= James Sherren =

British surgeon (1872–1945)

James Sherren (31 October 1872 – 29 October 1945) was a British surgeon. Two medical terms related to appendicitis — a diagnostic sign and a conservative treatment regimen — bear his name.

==Biography==
Sherren was born in 1872 in Weymouth, Dorset. His father was a printer and publisher. Sherren attended Weymouth College. He went to sea and became a Master Mariner before continuing his education at London Hospital Medical College. He trained and worked as a surgeon at The London Hospital. In 1901, Sherren agreed to surgically divide two nerves in the arm of colleague Henry Head so that they could study the evolution of Head's recovery. Sherren and Head published three books together, one of them also co-authored by W. H. R. Rivers.

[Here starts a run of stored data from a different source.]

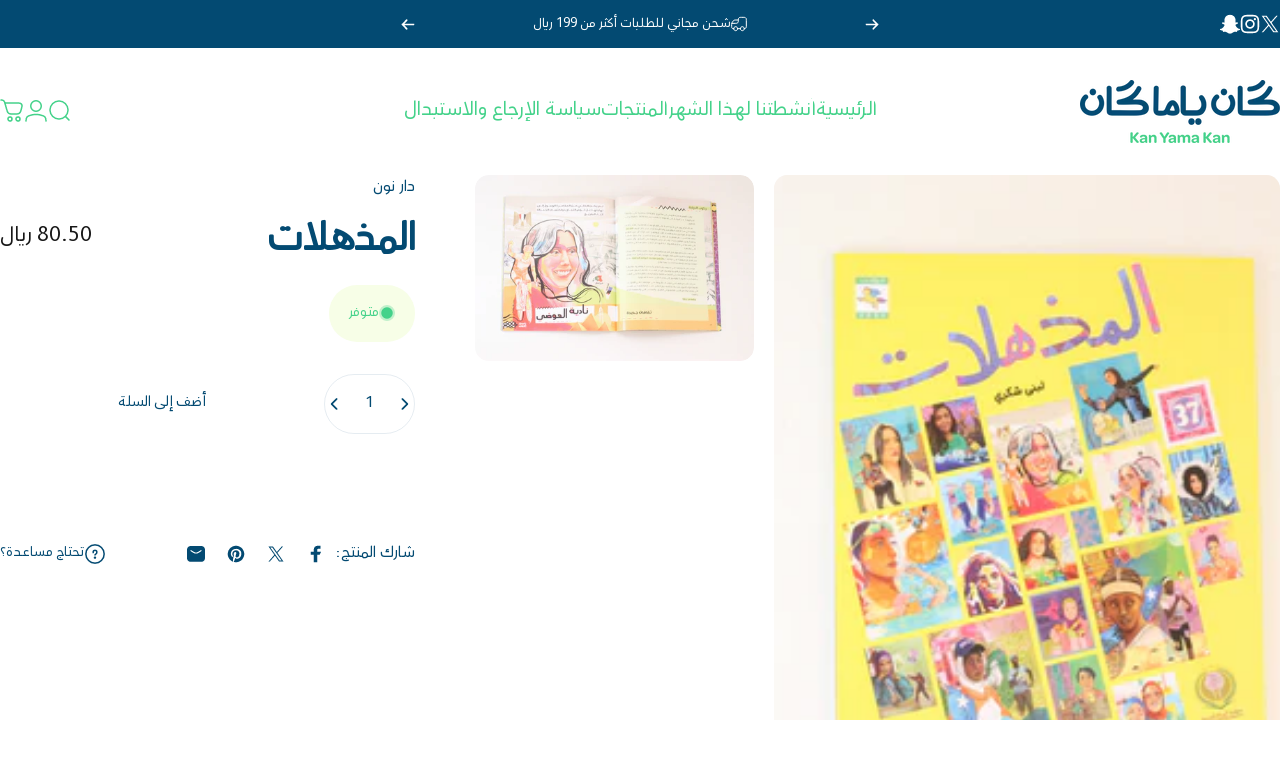

--- FILE ---
content_type: text/css
request_url: https://www.kykbs.com/cdn/shop/t/22/assets/rtl.css?v=108480922184595625661712850811
body_size: -522
content:
:root{--transform-logical: -1;--transform-origin-start: right;--transform-origin-end: left}/*! base */.icon-arrow-left,.icon-arrow-right,.icon-arrow-left-long,.icon-arrow-right-long,.icon-chevron-left,.icon-chevron-right{--tw-scale-x: -1}.mouse-cursor{inset-inline-start:calc(100% - var(--x))}/*! image-comparison */.image-comparison[data-layout=horizontal]{--percent: 90%}.image-comparison[data-layout=horizontal][animate]{--percent: 50%}.image-comparison[data-layout=horizontal] .comparison__after{clip-path:inset(0px calc(100% - var(--percent)) 0px 0px)}.image-comparison[data-layout=horizontal] .comparison__button{inset-inline-start:calc(100% - var(--percent))}[data-lazy-image] .image-comparison[data-layout=horizontal] .media.loading:before,[data-lazy-image] .image-comparison[data-layout=horizontal] .media.loading:after{inset-inline-start:calc(calc(100% - var(--percent)) / 2)}[data-lazy-image] .image-comparison[data-layout=horizontal] .comparison__after .media.loading:before,[data-lazy-image] .image-comparison[data-layout=horizontal] .comparison__after .media.loading:after{inset-inline-start:calc(100% - calc(var(--percent) / 2))}
/*# sourceMappingURL=/cdn/shop/t/22/assets/rtl.css.map?v=108480922184595625661712850811 */


--- FILE ---
content_type: text/plain; charset=utf-8
request_url: https://www.kykbs.com/apps/locksmith/ping?
body_size: -413
content:
{"cart":":a4941d390491","messages":[]}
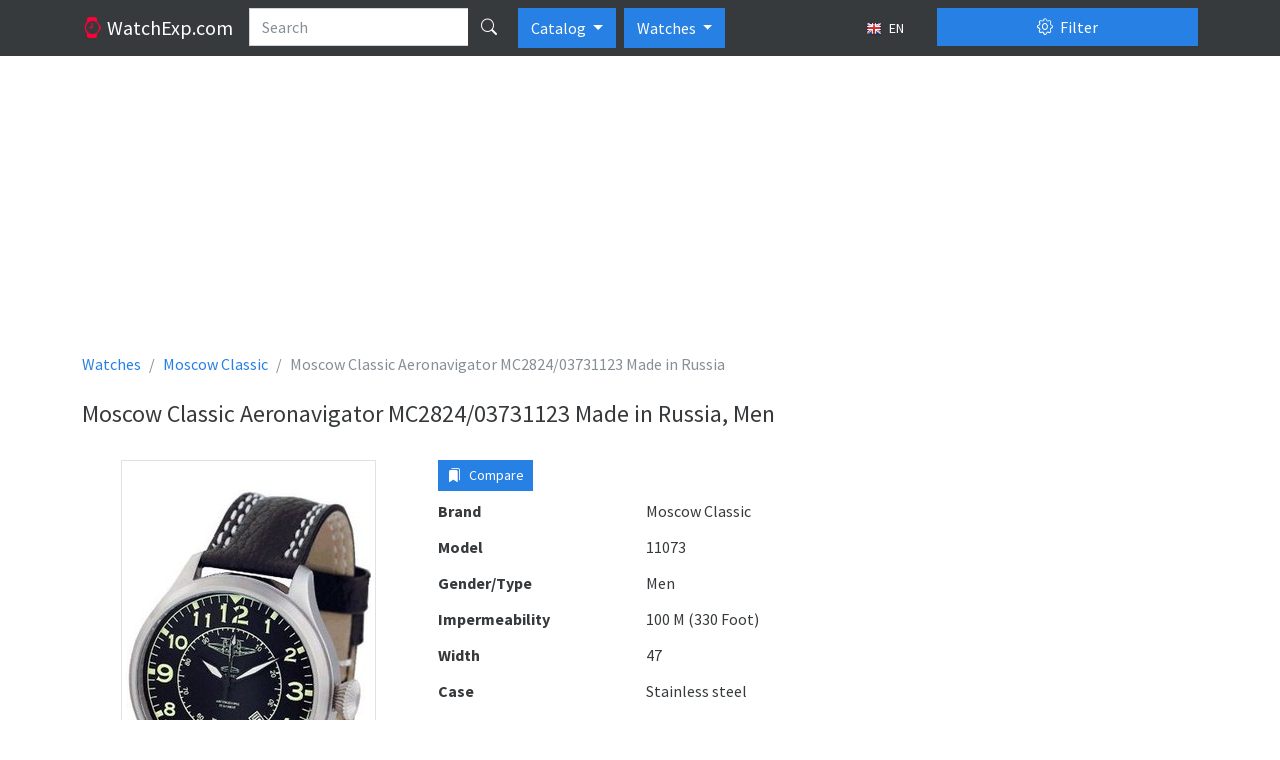

--- FILE ---
content_type: text/html; charset=utf-8
request_url: https://www.google.com/recaptcha/api2/aframe
body_size: 268
content:
<!DOCTYPE HTML><html><head><meta http-equiv="content-type" content="text/html; charset=UTF-8"></head><body><script nonce="QaApiMLWjov-jxYO4GIN_g">/** Anti-fraud and anti-abuse applications only. See google.com/recaptcha */ try{var clients={'sodar':'https://pagead2.googlesyndication.com/pagead/sodar?'};window.addEventListener("message",function(a){try{if(a.source===window.parent){var b=JSON.parse(a.data);var c=clients[b['id']];if(c){var d=document.createElement('img');d.src=c+b['params']+'&rc='+(localStorage.getItem("rc::a")?sessionStorage.getItem("rc::b"):"");window.document.body.appendChild(d);sessionStorage.setItem("rc::e",parseInt(sessionStorage.getItem("rc::e")||0)+1);localStorage.setItem("rc::h",'1768842340267');}}}catch(b){}});window.parent.postMessage("_grecaptcha_ready", "*");}catch(b){}</script></body></html>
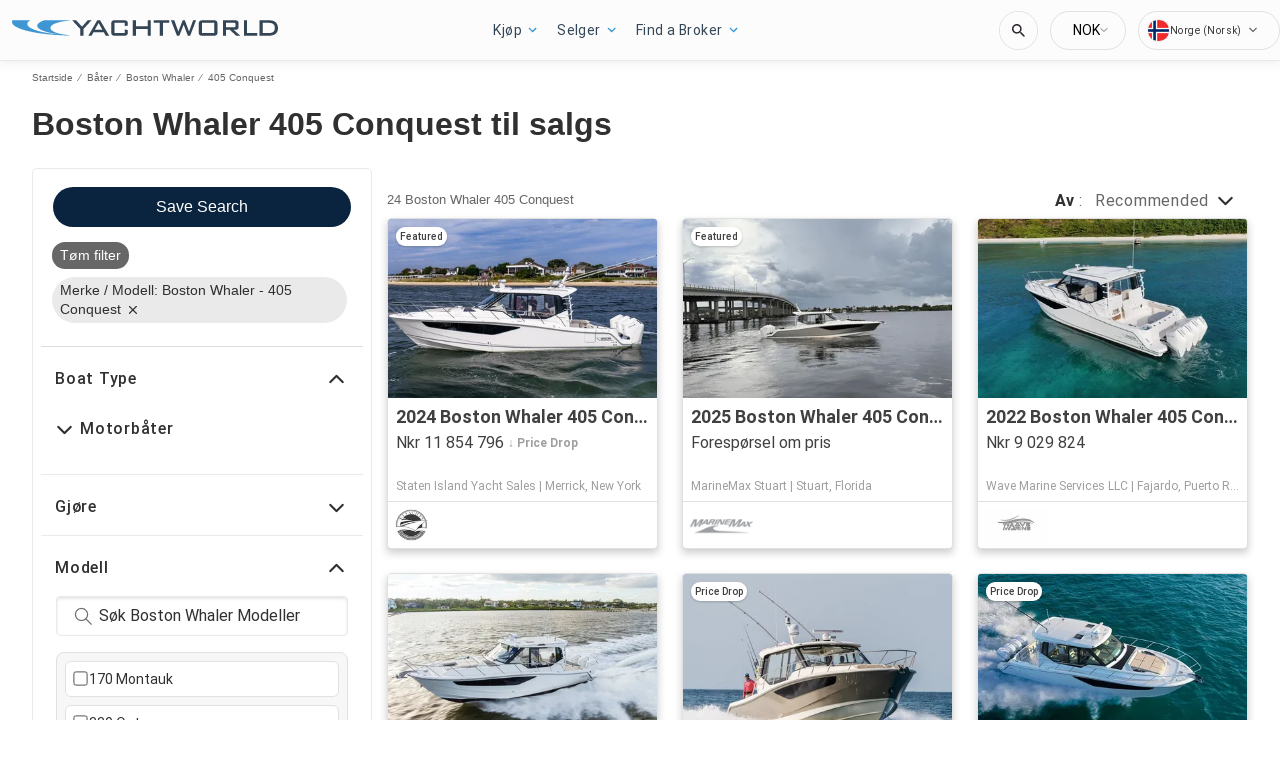

--- FILE ---
content_type: text/javascript; charset=utf-8
request_url: https://app.link/_r?sdk=web2.86.5&branch_key=key_test_hqpJ5KtLWEmKFttPfjuuQdaptCn4jyjk&callback=branch_callback__0
body_size: 71
content:
/**/ typeof branch_callback__0 === 'function' && branch_callback__0("1541814227970420328");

Sherren served with the War Office during World War I and rose to the rank of colonel. He was appointed a CBE designation in 1919. In London, his notable patients included author Florence Dugdale, the wife of Thomas Hardy. Sherren operated on Dugdale for a mass in her neck. In the mid-1920s, Sherren quit his hospital practice to become a ship's surgeon. He died in 1945 at Broadstone, Dorset after an extended illness. His survivors included his widow, three sons, and two daughters.

==Legacy==
A diagnostic sign in appendicitis (known as Sherren's triangle) is named for him. Sherren's triangle represents the area bounded by the anterior superior iliac spine, the pubic symphysis and the navel. Hyperesthesia (increased sensitivity to touch) in this area is a potential sign of appendicitis. Ochsner-Sherren treatment, which is the conservative (non-surgical) management of appendicitis, is also named after him.